[Stored data]
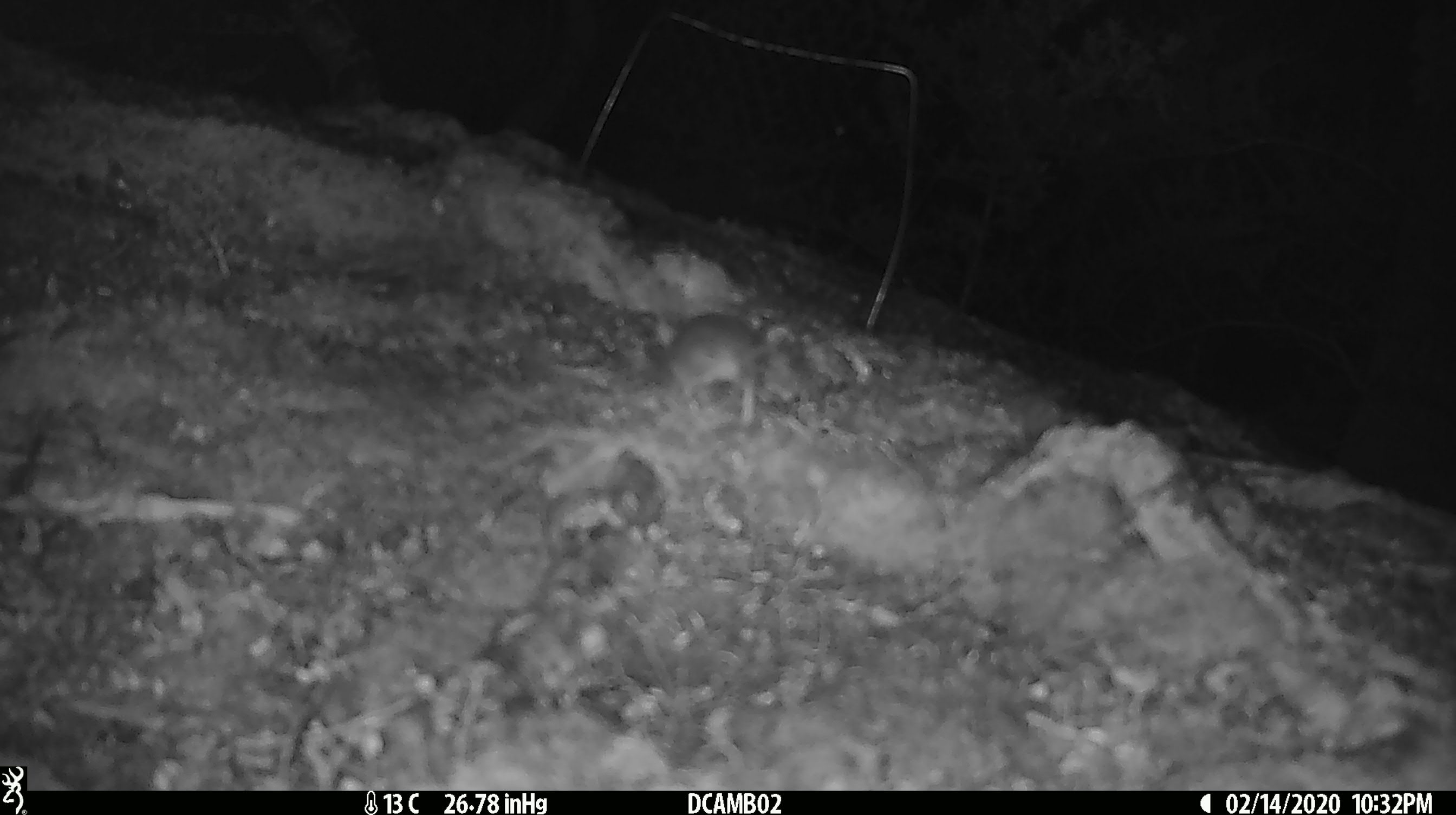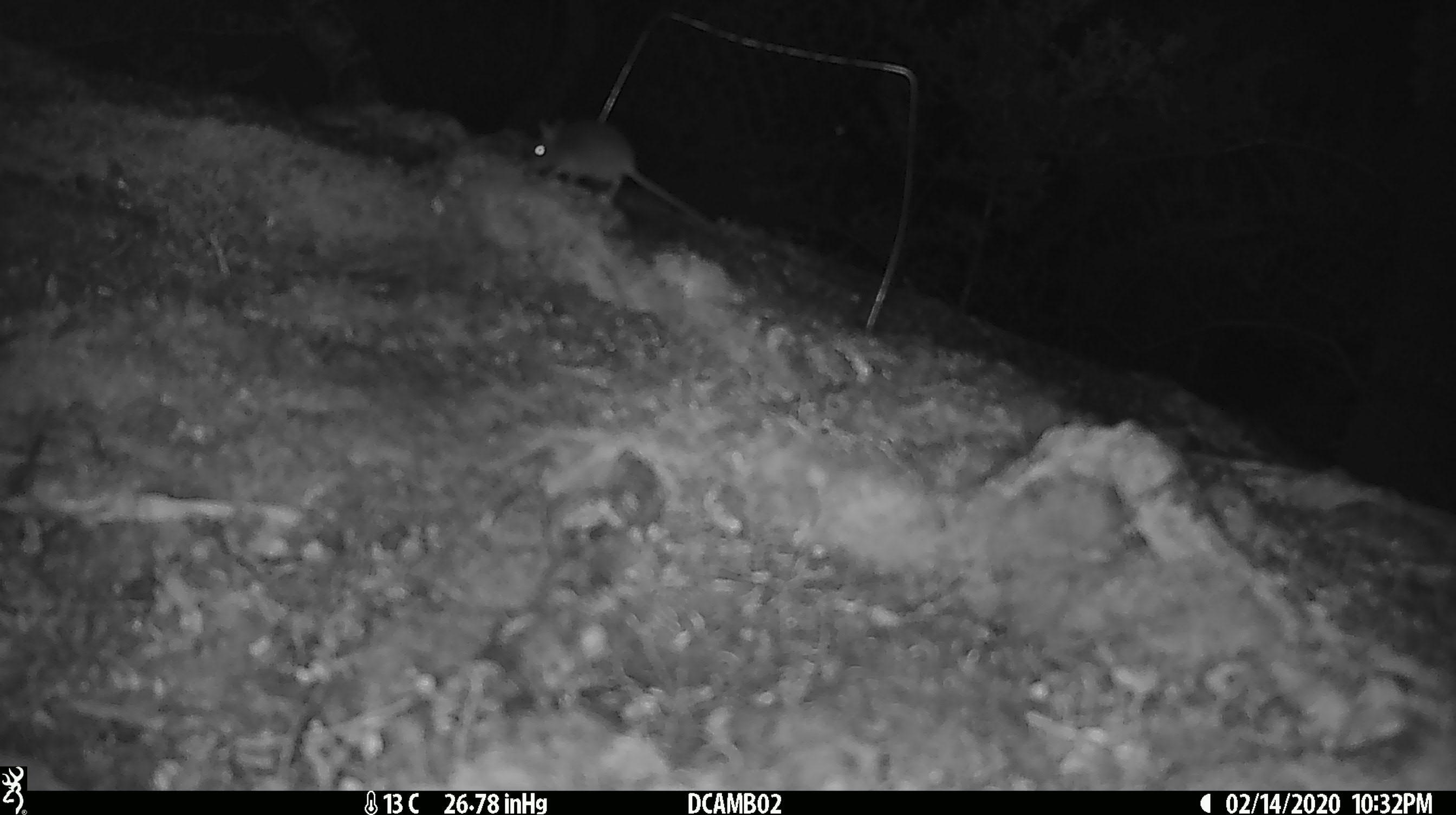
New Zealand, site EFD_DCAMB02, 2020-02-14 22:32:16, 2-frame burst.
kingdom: Animalia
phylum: Chordata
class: Mammalia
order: Rodentia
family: Muridae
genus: Mus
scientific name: Mus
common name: mouse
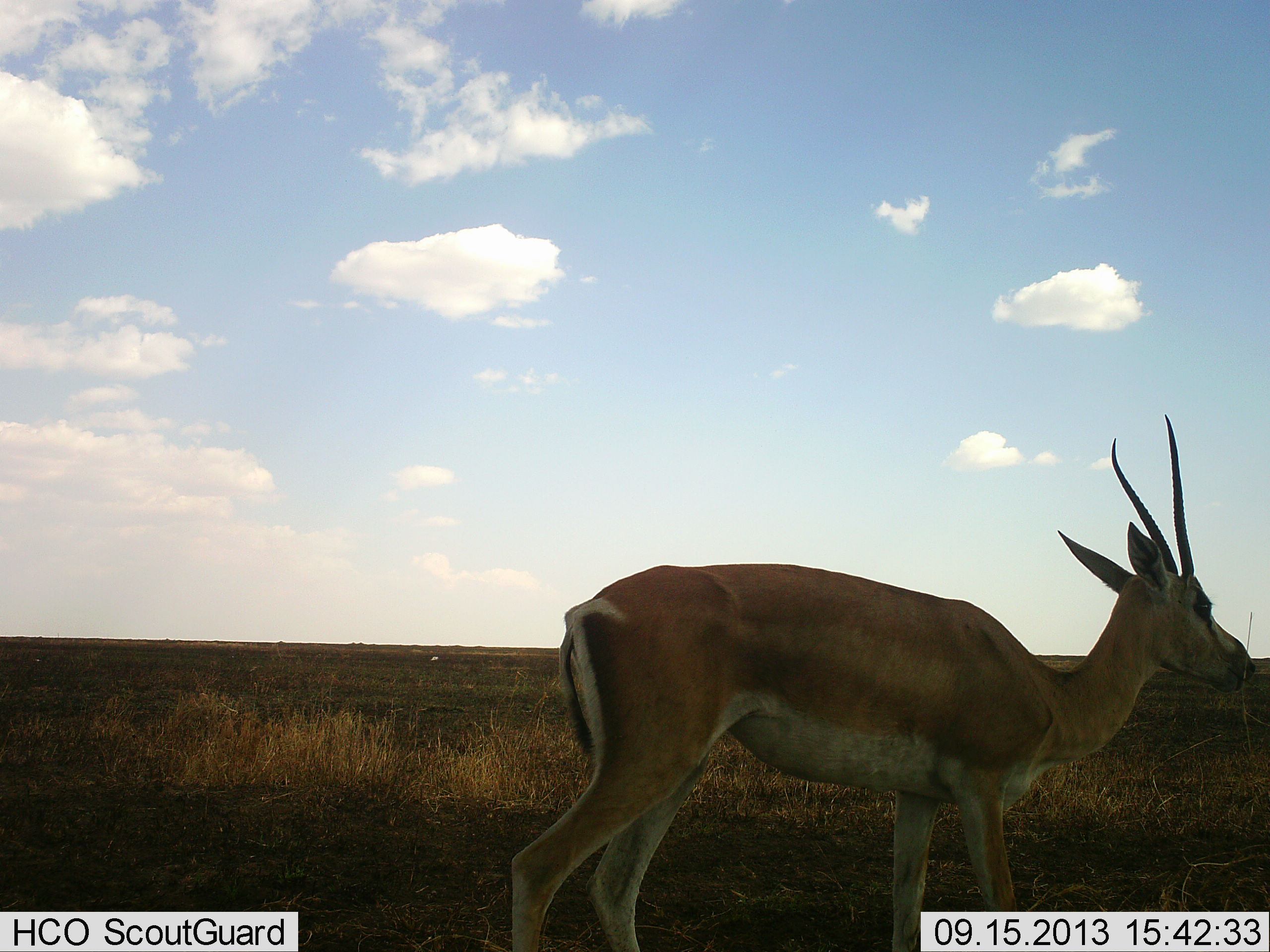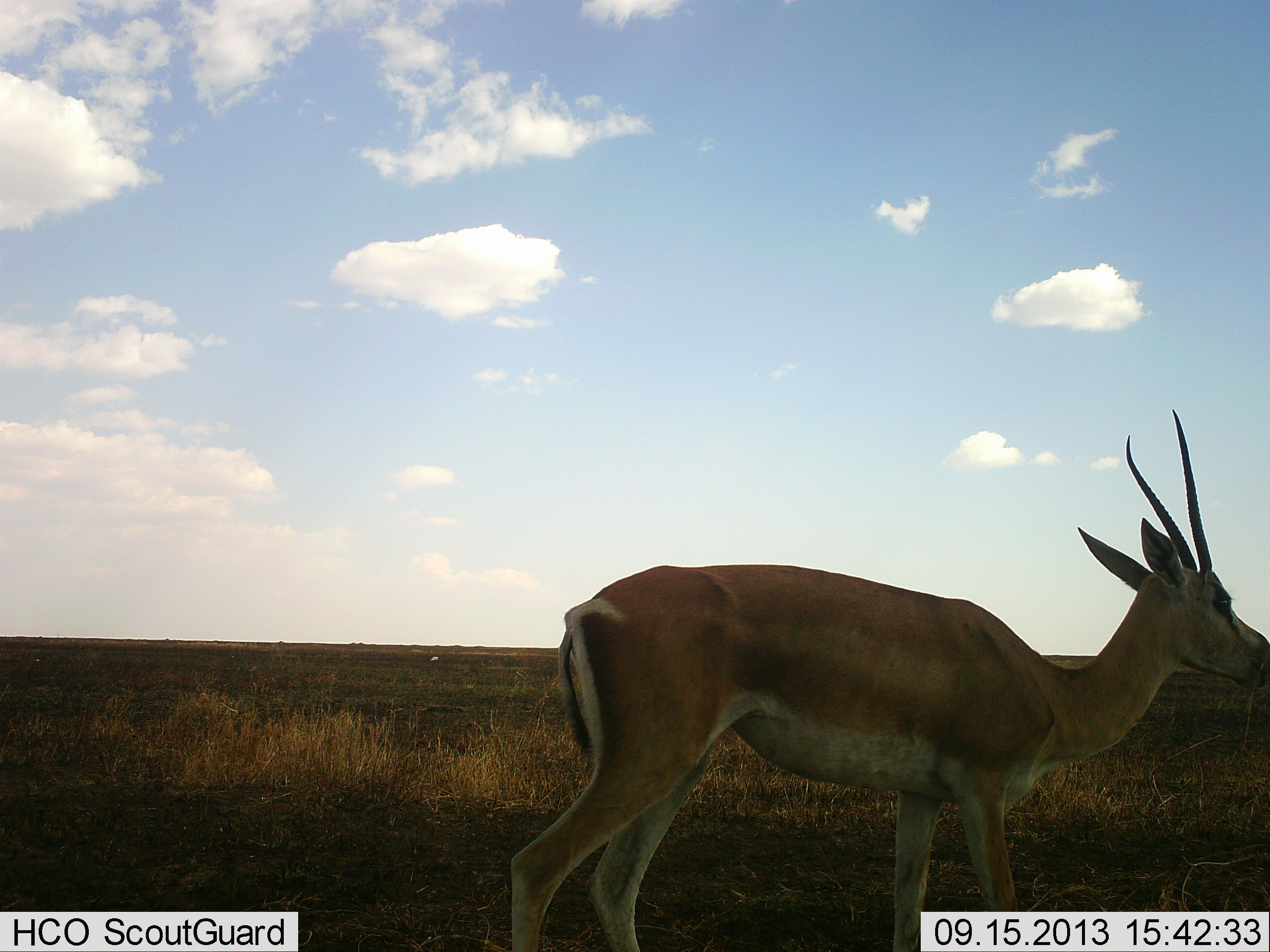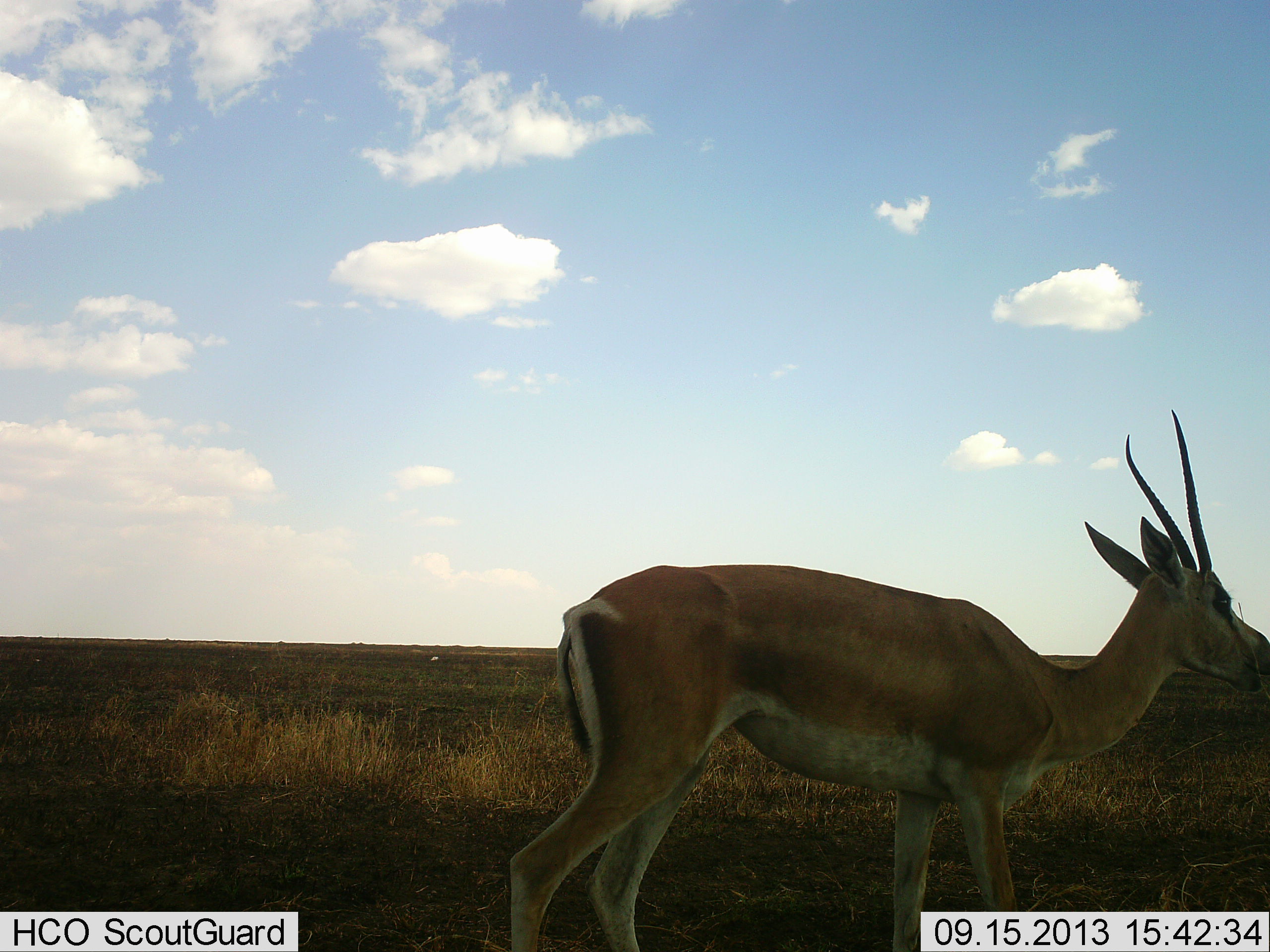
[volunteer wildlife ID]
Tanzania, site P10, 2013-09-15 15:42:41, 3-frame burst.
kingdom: Animalia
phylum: Chordata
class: Mammalia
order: Artiodactyla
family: Bovidae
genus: Nanger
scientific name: Nanger granti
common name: grant's gazelle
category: gazellegrants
Gazellegrants (grant's gazelle) (Nanger granti), count 1. Behavior (volunteer vote fractions): standing 71%, resting 0%, moving 7%, interacting 0%. Young present (vote fraction): 0%. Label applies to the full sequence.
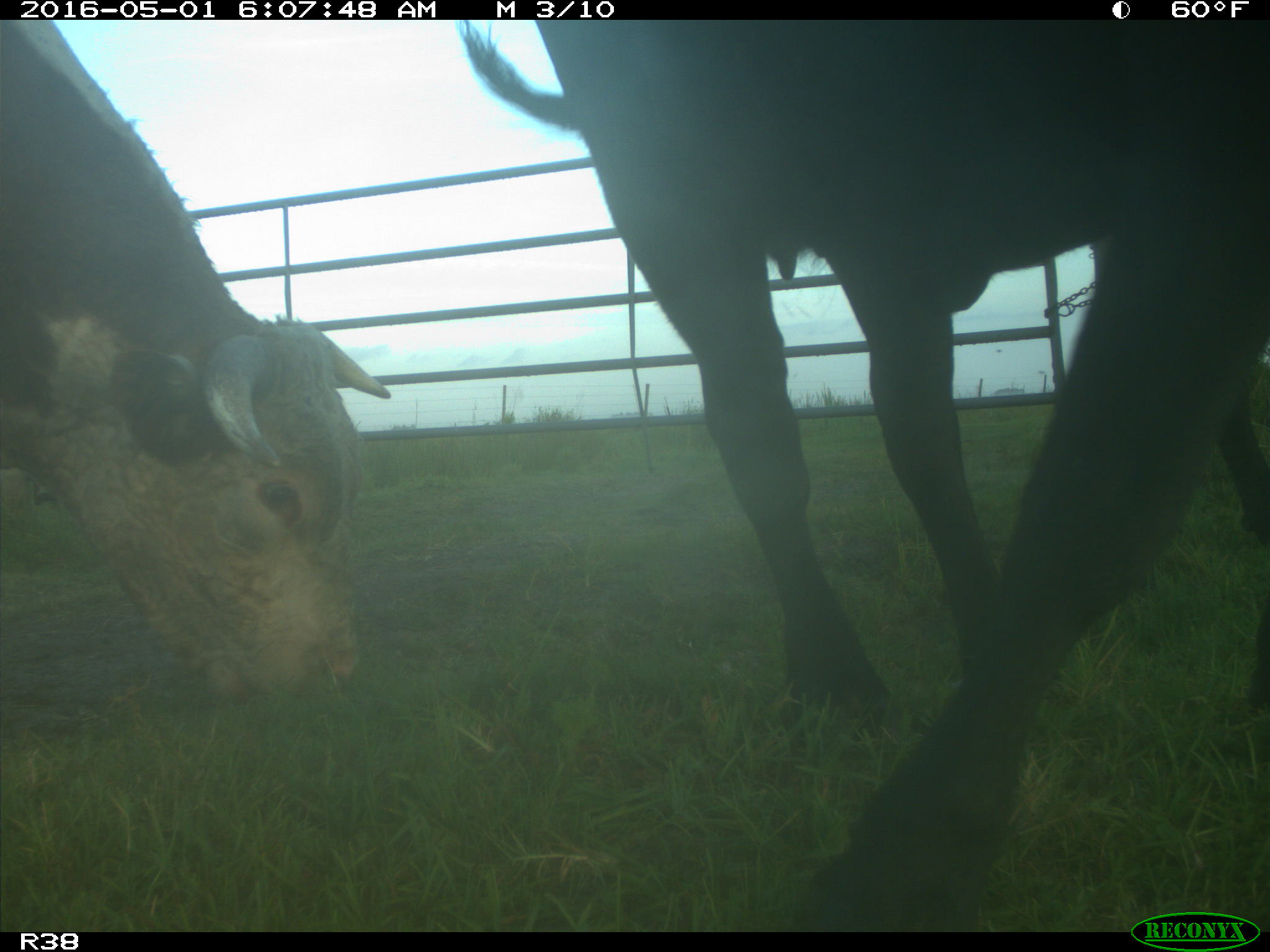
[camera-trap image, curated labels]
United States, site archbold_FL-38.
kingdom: Animalia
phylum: Chordata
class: Mammalia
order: Artiodactyla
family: Bovidae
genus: Bos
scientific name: Bos taurus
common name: domestic cow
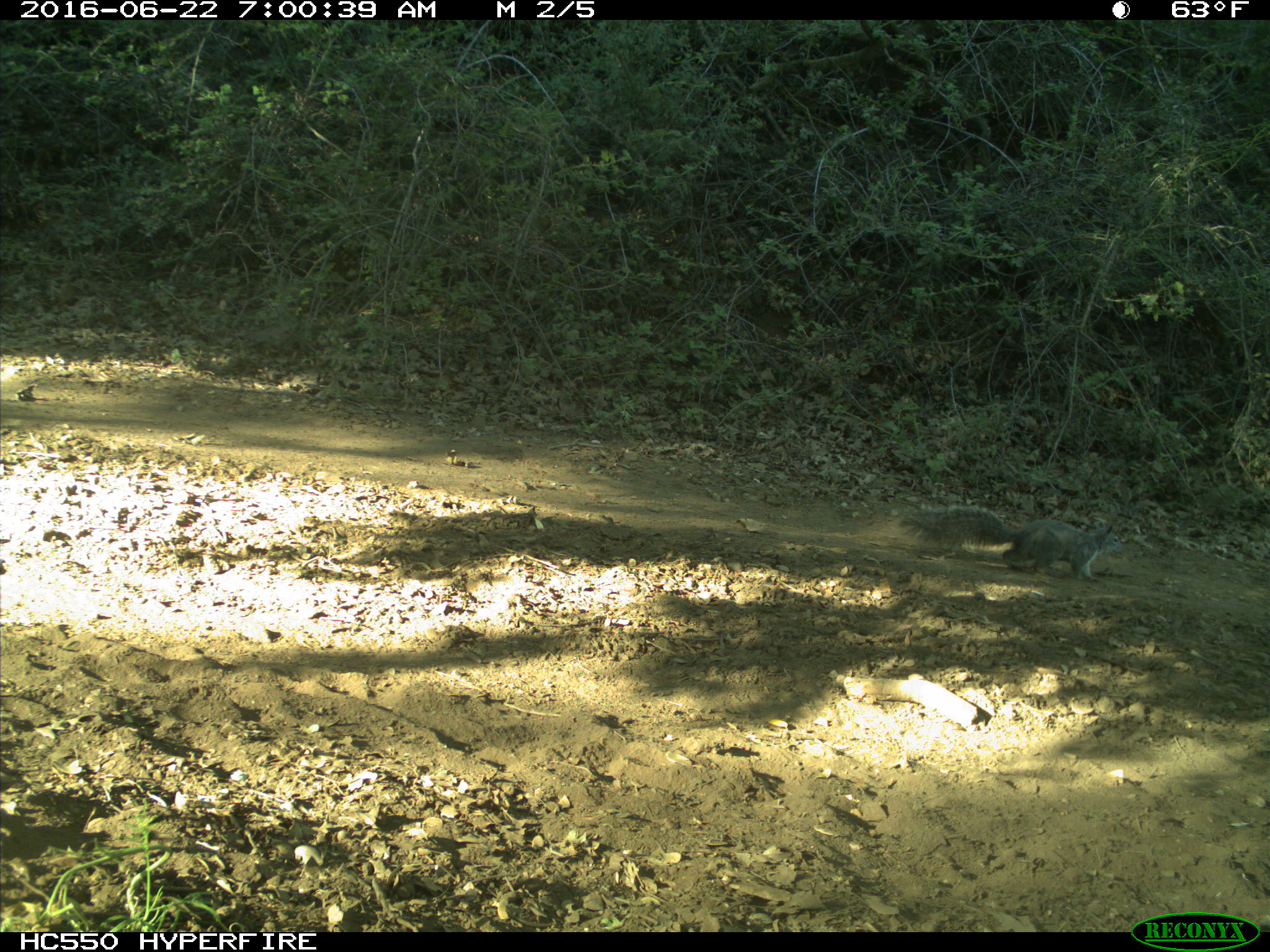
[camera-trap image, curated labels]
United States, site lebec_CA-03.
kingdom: Animalia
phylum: Chordata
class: Mammalia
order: Rodentia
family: Sciuridae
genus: Sciurus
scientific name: Sciurus carolinensis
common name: eastern gray squirrel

**DIRECTIONS**
A word-for-word copy of every entry, with the pictures left out, is the required answer.

**ANSWER SPACE**
New Zealand, site EFD_DCAMB02, 2020-02-14 22:32:16, 2-frame burst.
kingdom: Animalia
phylum: Chordata
class: Mammalia
order: Rodentia
family: Muridae
genus: Mus
scientific name: Mus
common name: mouse
[volunteer wildlife ID]
Tanzania, site P10, 2013-09-15 15:42:41, 3-frame burst.
kingdom: Animalia
phylum: Chordata
class: Mammalia
order: Artiodactyla
family: Bovidae
genus: Nanger
scientific name: Nanger granti
common name: grant's gazelle
category: gazellegrants
Gazellegrants (grant's gazelle) (Nanger granti), count 1. Behavior (volunteer vote fractions): standing 71%, resting 0%, moving 7%, interacting 0%. Young present (vote fraction): 0%. Label applies to the full sequence.
[camera-trap image, curated labels]
United States, site archbold_FL-38.
kingdom: Animalia
phylum: Chordata
class: Mammalia
order: Artiodactyla
family: Bovidae
genus: Bos
scientific name: Bos taurus
common name: domestic cow
[camera-trap image, curated labels]
United States, site lebec_CA-03.
kingdom: Animalia
phylum: Chordata
class: Mammalia
order: Rodentia
family: Sciuridae
genus: Sciurus
scientific name: Sciurus carolinensis
common name: eastern gray squirrel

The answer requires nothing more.